§ **TASK GOAL**: Pick out every line in the data below that contains the word "farthest". Uppercase and lowercase letters count as different.

-----

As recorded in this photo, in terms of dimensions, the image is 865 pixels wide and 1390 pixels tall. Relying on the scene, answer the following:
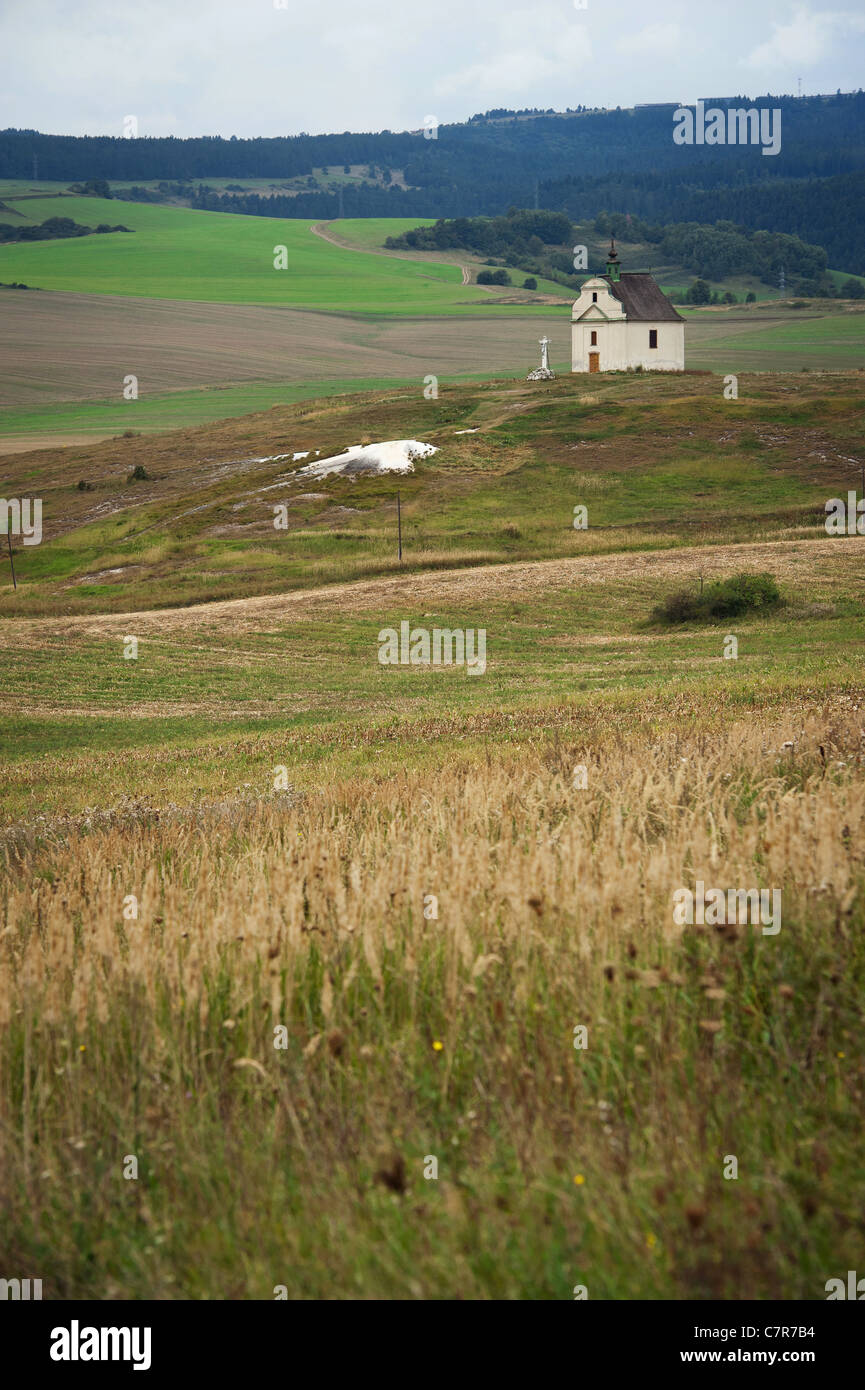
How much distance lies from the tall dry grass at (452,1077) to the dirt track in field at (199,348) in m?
159

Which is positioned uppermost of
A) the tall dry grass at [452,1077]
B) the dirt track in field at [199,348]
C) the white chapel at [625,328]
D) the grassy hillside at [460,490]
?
the dirt track in field at [199,348]

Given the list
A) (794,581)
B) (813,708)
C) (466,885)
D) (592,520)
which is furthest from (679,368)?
(466,885)

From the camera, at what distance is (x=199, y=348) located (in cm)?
18062

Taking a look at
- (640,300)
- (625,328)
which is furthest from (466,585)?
(640,300)

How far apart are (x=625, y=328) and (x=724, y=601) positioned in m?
70.9

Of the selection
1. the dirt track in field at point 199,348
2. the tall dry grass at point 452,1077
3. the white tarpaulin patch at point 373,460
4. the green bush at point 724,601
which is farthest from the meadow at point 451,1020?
the dirt track in field at point 199,348

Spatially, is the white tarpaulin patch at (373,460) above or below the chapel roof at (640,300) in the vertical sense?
below

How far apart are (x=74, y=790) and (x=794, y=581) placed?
2924 centimetres

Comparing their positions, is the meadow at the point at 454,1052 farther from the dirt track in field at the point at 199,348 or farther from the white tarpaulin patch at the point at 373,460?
the dirt track in field at the point at 199,348

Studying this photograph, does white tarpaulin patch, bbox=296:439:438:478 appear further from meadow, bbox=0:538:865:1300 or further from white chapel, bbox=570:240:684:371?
meadow, bbox=0:538:865:1300

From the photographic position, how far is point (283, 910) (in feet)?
21.4

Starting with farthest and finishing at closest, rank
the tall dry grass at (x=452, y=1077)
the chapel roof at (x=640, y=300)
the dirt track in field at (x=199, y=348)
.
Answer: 1. the dirt track in field at (x=199, y=348)
2. the chapel roof at (x=640, y=300)
3. the tall dry grass at (x=452, y=1077)

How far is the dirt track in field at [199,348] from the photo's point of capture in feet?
537
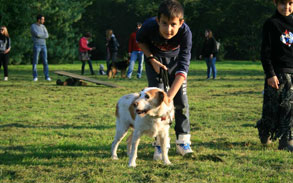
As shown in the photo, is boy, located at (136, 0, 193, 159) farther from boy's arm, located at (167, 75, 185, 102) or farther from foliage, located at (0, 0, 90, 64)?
foliage, located at (0, 0, 90, 64)

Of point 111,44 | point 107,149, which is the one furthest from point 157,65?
point 111,44

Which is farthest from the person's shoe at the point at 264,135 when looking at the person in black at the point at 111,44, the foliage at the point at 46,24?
the foliage at the point at 46,24

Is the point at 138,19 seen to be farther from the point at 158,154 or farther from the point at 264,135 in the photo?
the point at 158,154

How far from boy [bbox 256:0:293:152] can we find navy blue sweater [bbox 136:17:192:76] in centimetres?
126

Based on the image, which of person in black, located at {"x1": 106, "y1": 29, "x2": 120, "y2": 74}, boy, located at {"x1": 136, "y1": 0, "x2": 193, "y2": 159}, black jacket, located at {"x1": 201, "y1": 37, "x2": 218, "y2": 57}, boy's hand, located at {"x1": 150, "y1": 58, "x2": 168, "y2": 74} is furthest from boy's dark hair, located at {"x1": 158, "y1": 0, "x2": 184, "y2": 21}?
person in black, located at {"x1": 106, "y1": 29, "x2": 120, "y2": 74}

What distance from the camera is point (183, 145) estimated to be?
5.35 metres

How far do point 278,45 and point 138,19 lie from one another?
55.7m

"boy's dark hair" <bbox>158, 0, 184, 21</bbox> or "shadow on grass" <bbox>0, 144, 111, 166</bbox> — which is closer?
"boy's dark hair" <bbox>158, 0, 184, 21</bbox>

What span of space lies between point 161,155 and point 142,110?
1.06 meters

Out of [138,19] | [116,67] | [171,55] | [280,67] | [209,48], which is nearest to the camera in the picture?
[171,55]

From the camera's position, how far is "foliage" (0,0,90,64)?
32469mm

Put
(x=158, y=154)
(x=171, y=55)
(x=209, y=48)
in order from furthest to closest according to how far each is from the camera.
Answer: (x=209, y=48) < (x=171, y=55) < (x=158, y=154)

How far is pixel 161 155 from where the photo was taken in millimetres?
5145

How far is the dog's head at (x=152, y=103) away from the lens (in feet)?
14.1
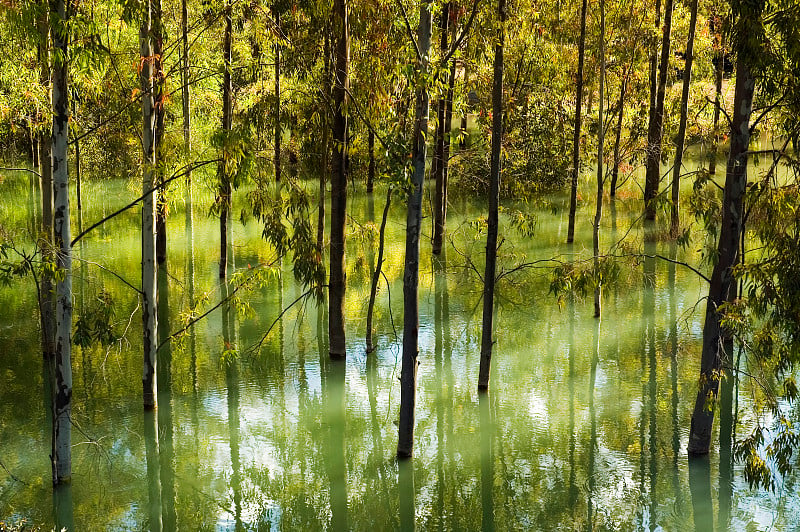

-----

§ **TASK OUTPUT**:
which is farthest from the meadow at point 451,1020?
Starting with farthest and finishing at closest, rank
Which is farthest from the person's shoe at the point at 264,135 when looking at the person in black at the point at 111,44, the foliage at the point at 46,24?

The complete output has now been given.